Orione si oppone a questa passionaccia, ma alla fine si arrende. Presto, va detto.

Gente di cuore, quella che assomiglia al padrone di questa bottega di pixel, chiamata blog. Gente che inizia a girare l’Italia seguendo una squadra e si ritrova ad amare il gioco, anche quando la squadra del cuore non gioca più. Per sventura o per chiusura. E allora incontri altra gente di cuore come te. Quella che si emoziona durante il riscaldamento, quella che “quella ragazzina la conoscevo fin dalle giovanili e adesso eccola in azzurro. Lo dicevo io”. Quella che “quel tecnico è buono, ma non lo ascoltano”. “Quello invece vince, ma ride solo quando vuole lui.” E quella giocatrice la conosci? “Sì, un angelo.” “No, per nulla.”
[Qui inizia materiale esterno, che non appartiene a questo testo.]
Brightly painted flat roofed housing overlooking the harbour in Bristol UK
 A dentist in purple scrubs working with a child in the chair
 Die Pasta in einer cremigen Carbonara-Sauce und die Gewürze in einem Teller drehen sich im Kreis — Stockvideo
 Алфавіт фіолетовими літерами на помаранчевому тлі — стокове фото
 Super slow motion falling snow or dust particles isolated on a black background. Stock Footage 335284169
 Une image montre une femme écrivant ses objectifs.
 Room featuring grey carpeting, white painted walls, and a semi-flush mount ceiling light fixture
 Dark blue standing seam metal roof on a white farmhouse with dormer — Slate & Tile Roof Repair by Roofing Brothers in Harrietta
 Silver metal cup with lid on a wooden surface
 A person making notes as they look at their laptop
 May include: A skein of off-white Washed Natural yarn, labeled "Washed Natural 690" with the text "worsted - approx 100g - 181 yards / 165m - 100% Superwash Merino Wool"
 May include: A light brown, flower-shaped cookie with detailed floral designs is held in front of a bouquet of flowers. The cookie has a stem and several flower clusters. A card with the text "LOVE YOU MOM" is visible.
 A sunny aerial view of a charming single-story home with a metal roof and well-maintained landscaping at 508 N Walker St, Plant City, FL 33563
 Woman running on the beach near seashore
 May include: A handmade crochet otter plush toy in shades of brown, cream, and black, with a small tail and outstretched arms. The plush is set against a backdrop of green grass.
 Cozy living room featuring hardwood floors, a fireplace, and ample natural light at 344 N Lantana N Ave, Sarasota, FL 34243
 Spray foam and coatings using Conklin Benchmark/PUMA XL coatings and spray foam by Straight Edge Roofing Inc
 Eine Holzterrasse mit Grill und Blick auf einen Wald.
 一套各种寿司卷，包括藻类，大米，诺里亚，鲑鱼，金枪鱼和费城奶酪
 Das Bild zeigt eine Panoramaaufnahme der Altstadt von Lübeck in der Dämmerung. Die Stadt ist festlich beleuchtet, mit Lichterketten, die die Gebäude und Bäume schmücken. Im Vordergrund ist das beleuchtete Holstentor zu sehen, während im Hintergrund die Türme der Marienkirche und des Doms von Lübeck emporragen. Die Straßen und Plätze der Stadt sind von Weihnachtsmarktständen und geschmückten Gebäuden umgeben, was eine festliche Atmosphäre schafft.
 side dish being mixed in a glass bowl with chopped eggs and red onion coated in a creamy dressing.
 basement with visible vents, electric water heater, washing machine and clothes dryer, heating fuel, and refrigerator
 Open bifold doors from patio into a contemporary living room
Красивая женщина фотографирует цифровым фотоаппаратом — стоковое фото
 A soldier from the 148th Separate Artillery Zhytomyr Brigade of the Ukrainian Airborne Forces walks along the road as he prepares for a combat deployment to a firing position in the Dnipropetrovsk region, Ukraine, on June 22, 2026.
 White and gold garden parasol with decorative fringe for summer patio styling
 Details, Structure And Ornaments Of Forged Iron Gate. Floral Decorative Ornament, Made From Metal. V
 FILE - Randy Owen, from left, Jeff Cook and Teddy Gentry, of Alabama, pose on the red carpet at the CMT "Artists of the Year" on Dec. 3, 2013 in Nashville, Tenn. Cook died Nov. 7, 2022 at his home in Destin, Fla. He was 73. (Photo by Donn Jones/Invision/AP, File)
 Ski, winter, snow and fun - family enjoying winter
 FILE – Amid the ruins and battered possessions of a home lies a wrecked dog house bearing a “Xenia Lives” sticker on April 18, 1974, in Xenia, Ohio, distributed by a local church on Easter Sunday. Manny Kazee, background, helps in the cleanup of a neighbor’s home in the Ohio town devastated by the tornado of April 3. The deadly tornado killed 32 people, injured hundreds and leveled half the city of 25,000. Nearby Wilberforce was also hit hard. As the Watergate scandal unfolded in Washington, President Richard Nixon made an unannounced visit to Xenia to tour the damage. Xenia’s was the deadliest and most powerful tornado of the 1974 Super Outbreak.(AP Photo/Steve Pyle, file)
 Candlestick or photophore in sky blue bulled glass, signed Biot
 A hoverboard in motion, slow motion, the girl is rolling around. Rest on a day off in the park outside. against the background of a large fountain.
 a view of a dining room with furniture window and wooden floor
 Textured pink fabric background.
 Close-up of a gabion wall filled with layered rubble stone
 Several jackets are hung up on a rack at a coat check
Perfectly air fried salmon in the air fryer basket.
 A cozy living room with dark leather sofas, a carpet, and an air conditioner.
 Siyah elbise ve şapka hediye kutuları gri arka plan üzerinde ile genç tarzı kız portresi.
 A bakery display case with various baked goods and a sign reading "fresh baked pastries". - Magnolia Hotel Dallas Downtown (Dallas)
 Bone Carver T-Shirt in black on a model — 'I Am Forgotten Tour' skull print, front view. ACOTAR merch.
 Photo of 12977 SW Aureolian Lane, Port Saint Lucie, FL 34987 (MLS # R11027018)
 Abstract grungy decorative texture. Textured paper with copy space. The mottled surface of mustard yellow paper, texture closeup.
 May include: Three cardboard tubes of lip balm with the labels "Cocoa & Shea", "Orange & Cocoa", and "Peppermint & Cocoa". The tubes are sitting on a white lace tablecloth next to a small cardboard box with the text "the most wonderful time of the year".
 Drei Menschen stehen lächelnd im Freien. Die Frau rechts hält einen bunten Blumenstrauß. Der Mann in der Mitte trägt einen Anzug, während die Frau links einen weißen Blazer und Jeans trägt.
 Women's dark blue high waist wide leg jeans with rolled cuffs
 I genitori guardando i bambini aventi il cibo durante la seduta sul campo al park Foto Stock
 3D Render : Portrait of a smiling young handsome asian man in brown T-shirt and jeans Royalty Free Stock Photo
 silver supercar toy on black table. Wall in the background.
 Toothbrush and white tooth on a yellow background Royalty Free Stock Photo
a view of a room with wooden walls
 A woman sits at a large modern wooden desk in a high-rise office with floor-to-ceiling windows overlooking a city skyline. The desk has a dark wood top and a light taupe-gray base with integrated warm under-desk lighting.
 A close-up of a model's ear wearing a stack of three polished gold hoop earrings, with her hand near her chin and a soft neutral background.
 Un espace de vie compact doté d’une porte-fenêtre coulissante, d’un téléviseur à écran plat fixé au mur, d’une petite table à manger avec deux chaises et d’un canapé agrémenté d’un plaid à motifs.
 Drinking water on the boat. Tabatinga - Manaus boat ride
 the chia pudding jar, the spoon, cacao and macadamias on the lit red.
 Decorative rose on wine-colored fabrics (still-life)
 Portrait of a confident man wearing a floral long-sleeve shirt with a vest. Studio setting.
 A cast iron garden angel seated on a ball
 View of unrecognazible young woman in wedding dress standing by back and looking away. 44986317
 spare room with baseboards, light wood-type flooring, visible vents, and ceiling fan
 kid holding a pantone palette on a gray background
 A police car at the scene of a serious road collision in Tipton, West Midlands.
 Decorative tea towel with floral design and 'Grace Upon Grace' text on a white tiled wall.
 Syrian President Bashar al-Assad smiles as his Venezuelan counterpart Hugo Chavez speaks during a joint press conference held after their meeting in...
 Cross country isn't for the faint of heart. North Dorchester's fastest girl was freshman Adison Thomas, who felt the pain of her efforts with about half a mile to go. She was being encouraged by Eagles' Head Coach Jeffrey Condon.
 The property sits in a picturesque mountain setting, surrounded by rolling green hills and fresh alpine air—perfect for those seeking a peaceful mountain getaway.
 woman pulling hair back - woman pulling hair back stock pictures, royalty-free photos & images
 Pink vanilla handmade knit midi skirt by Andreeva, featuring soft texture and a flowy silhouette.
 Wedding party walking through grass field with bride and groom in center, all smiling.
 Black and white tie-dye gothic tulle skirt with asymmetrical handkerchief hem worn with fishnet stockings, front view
La gente di cuore non molla mai. Anche quando non va più al palazzetto, la trovi attaccata alla radio che racconta la partita, o la vedi immaginare gli scambi tra gli aggiornamenti del televideo o del sito della Lega Volley. La televisione via streaming? Boh, non mi sembra che sia stata capita fino in fondo.
E quando danno il volley alla televisione (quella vera), la gente della pallavolo si riunisce. Mangia, impreca. Esulta. Tutta la famiglia insieme. Una famiglia che si allarga, in preda al contagio che nasce nel tam tam dei tamburi lassù, che ti prende la mani anche se sei in tribuna vip o in sala stampa. A volte il rimbombo è così forte che trema anche il computer su cui scrivi.

Avete notato? Si può parlare di pallavolo senza nominare mai il gioco, come se la partita fosse una scusa per qualcos’altro. Eccola qui la forza di quella palla che vola da una metà campo all’altra. Guardatele le giocatrici mentre attendono il pallone. Fissatele negli occhi. Ci vedrete la forza di un uragano, la grazia di una libellula (per non far torto a nessuna mascotte). Ci vedrete passione, grinta, determinazione.
Ci vedrete uno sport di squadra che si esalta sulle intuizioni a fil di rete delle singole. In un campo di pallavolo nessuna delle giocatrici avversarie si tocca mai.

Eppure sfido chiunque a dire che nella pallavolo non ci sia contatto fisico. Nella pallavolo il contatto fisico è ovunque, e la gente del volley questo lo sa.

Dunque, Volley People, con il cuore sempre!

Alberto Rosa

[Alberto Rosa, uomo, scrittore, blogger, runner…  collaboratore de La Tribuna di Treviso e  de La Gazzetta dello Sport. E’ lui l’inviato da Treviso che nel 2016 racconta,  con il suo unico ed  elegante stile  appassionato, il primo scudetto delle pantere venete. A lui, alla sua penna e alla sua amicizia ho voluto affidare il primo editoriale di questa bottega di pixel. Certo che mi avrebbe commosso, ma non avrei mai potuto immaginare quanto.]